▶ **What this task involves**:
Reproduce, word for word, the stretch from "For most residential" through "the new tariffs." in the passage below on network tariff reform.

▶ **Text block**:
--- START ---
In late 2014, the Australian Energy Market Commission (AEMC) introduced a new rule requiring network businesses to set prices that reflect the efficient cost of providing network services to individual consumers. As the cost of network provision is impacted more by maximum electricity demand than usage, this typically translates to higher prices in periods of high demand rather than the flat usage charges that predominate today’s market. Network prices based on these new pricing objectives and pricing principles are being gradually phased in from 2017 – but primarily on an opt-in basis. The Victorian Government’s recent move to veto the “opt-out” approaches proposed in that State, leaves only South Australia and the ACT where residential solar customers could be directly assigned to new demand tariffs – at least in the short term.
For most residential customers with solar PV, the maximum output of their system does not coincide with their maximum demand, so while the solar system is effective at reducing a network charge based on usage, it will be less effective against a network charge based on demand – hence, their bills are likely to increase under the new tariffs.
However, network tariff reform should in theory also present a range of opportunities particularly with respect to demand management or peak shifting technologies such as battery storage and home energy management systems which, if combined with solar PV, could effectively convert a demand tariff into a pseudo premium feed-in tariff (FiT), enabling customers to get more value from their self-generated electricity.
--- END ---
▶ **Supplied material**:
--- START ---
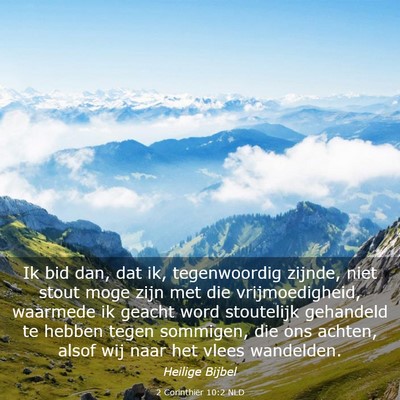 Picture 03 - 2 Corinthiër 10:2 NLD - Ik bid dan, dat ik, tegenwoordig zijnde, niet - Bible Verse Picture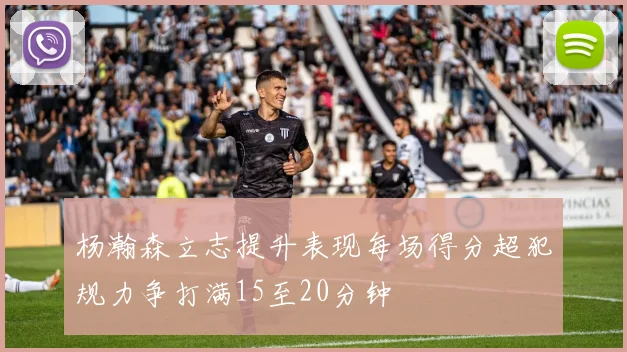 杨瀚森立志提升表现每场得分超犯规力争打满15至20分钟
--- END ---
▶ **Your solution**:
For most residential customers with solar PV, the maximum output of their system does not coincide with their maximum demand, so while the solar system is effective at reducing a network charge based on usage, it will be less effective against a network charge based on demand – hence, their bills are likely to increase under the new tariffs.